[chbot] For those of you interested in RISCV...

Charles Manning cdhmanning at gmail.com
Thu Aug 26 04:51:37 BST 2021


Hi All

If you're getting sick of Netflix and need a bit of brain stretching, there
are some interesting online training courses on RISCV.

https://riscv.org/risc-v-learn-online/

Some are free. Some are free-ish, but need payment if you want a
certificate and some are big $.

I started with
Introduction to RISC-V (LFD110x)
<https://www.edx.org/course/introduction-to-risc-v>
There is some interesting stuff in there but, not much technical and far
too much focus on the various bodies within the RISCV organisation (Which
body is responsible for xyz specification).

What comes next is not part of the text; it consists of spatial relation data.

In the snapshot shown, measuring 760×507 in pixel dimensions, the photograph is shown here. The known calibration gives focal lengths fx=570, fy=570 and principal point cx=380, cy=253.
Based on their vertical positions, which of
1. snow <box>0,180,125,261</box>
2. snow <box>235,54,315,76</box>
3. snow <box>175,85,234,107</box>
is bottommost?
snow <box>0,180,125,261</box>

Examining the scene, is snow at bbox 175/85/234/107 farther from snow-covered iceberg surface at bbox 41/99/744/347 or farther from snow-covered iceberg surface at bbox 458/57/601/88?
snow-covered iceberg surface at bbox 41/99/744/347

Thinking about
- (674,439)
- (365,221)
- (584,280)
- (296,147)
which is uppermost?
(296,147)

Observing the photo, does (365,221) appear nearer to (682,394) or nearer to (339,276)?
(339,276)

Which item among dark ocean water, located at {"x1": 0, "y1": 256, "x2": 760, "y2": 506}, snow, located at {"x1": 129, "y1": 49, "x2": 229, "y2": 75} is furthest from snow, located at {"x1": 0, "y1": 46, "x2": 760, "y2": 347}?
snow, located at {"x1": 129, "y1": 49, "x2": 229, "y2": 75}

I am now almost finished with

Building a RISC-V CPU Core (LFD111x)
<https://www.edx.org/course/building-a-risc-v-cpu-core>

This goes about building a simple (single cycle) 32-bit RISC V core in RTL
and simulating it. No hardware required. Fun course.

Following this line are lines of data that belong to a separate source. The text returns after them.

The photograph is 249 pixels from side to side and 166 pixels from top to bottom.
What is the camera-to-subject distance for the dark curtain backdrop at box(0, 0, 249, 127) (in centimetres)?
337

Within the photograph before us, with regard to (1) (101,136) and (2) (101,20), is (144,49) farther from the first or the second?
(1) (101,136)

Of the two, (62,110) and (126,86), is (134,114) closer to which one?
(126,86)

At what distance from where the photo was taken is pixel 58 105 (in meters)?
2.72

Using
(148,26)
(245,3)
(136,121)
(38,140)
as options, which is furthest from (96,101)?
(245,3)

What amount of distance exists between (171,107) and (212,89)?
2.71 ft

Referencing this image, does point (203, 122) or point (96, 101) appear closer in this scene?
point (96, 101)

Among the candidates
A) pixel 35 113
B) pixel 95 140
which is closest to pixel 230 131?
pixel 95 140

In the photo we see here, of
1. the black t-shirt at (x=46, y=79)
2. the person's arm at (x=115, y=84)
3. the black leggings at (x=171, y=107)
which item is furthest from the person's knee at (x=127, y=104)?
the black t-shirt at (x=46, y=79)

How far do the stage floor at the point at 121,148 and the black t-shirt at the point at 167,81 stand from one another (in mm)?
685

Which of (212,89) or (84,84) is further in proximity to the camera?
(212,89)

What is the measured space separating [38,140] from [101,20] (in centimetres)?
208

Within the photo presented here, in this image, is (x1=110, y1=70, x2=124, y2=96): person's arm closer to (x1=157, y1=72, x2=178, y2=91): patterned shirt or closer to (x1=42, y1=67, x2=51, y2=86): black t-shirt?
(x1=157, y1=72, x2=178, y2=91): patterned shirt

The RTL is called TL-Verilog - a sort of decorated verilog with an
interesting GUI that is completely web based so zero tools needed etc.

I'm enjoying this for a bit of fun and as a way to learn a few bits and
pieces as I tackle my SysVerilog RISCV from scratch.

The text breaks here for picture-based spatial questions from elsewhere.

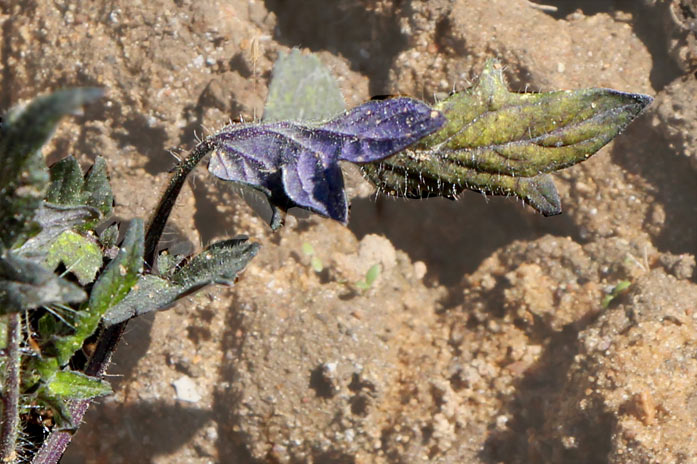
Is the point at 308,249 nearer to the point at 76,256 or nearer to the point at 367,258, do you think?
the point at 367,258

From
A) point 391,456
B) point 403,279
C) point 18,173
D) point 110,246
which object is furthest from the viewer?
point 403,279

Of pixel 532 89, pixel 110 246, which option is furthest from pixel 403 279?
pixel 110 246

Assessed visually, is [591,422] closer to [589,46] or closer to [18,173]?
[589,46]

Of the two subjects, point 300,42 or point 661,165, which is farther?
point 300,42

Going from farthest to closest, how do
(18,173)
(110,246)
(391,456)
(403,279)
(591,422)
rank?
(403,279) < (391,456) < (591,422) < (110,246) < (18,173)

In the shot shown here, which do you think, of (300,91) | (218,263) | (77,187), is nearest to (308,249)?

Next I'm trying to sign up for the Imagination course. That, however,
requires an FPGA board - thankfully one that I already have.

IMHO it is quite likely we're going to see quite a shift to RISCV in the
next few years. It's a very clean architecture - far cleaner than anything
else I've looked at - so renders very frugal CPU implementations. China is
pushing this hard as part of their 5 year plan to be technically
self-sufficient by 2025. And, of course, everyone likes free!